Corn also advanced after rallying four per cent on Monday as a quarterly U.S. Department of Agriculture (USDA) grain stocks report pegged corn and soy inventories below traders’ expectations.
The inventory estimates heightened concerns about supplies and questions over whether the USDA may be overstating the size of the upcoming autumn harvests. Traders are uncertain about the crops after historic flooding delayed plantings in the spring and as harvests are off to a slower than normal start.
Most actively traded soybean futures on the Chicago Board of Trade climbed 1.4 per cent to $9.19-1/2 a bushel and reached their highest price since July 22 (all figures US$).

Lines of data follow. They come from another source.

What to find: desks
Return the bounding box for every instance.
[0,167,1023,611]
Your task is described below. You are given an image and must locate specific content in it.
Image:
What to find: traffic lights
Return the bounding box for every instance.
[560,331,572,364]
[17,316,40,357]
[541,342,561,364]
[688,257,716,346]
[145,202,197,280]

Most-active corn futures edged up 0.8 per cent to close at $3.92-1/2 and reached the highest since Aug. 12. CBOT wheat futures rose 0.3 per cent to $4.98-3/4 a bushel on spillover support from the gains in corn.
“A lot of it is follow-through from yesterday,” said Brian Hoops, president of U.S. broker Midwest Market Solutions.

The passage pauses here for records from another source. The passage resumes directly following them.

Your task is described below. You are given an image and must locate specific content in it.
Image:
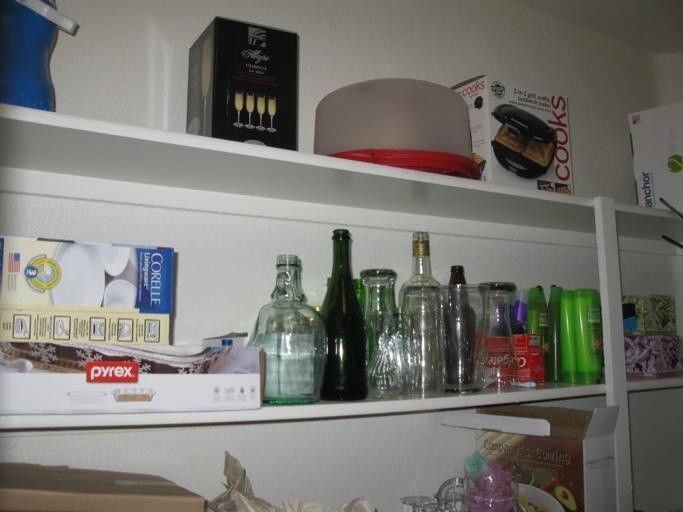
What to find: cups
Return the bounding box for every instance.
[106,245,131,276]
[103,278,138,308]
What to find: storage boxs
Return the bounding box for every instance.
[626,101,683,211]
[185,16,300,152]
[448,73,570,196]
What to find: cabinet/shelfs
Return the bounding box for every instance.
[0,101,683,512]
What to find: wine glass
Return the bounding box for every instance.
[232,88,278,134]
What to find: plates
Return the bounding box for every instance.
[50,242,106,308]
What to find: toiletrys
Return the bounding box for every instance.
[514,286,603,384]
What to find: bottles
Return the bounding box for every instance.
[247,229,521,408]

Chinese firms bought up to 600,000 tonnes of U.S. soybeans on Monday as part of a tariff-free quota allotted to the importers to buy up to two million tonnes this week, two sources with knowledge of the deals said.
Traders hope the sales lead to Chinese firms buying more U.S. soybeans over the longer term, Hoops said, after China slashed imports during the ongoing U.S.-China trade war.
On Wednesday, grain traders will look for the results of an Egyptian tender to buy an unspecified amount of wheat for shipment from Nov. 5-15 and/or Nov. 15-25. In its most recent wheat tender on Sept. 25, Egypt’s General Authority for Supply Commodities (GASC) bought 240,000 tonnes of Russian wheat and 60,000 tonnes of French wheat for shipment Oct. 26-Nov. 5.
Global wheat supplies are ample, and the U.S. faces intense competition for sales on the global market.
“Wheat must prove export demand will offset a larger crop than last year, which won’t be easy,” Bryce Knorr, senior grain market analyst for Farm Futures, said in a note.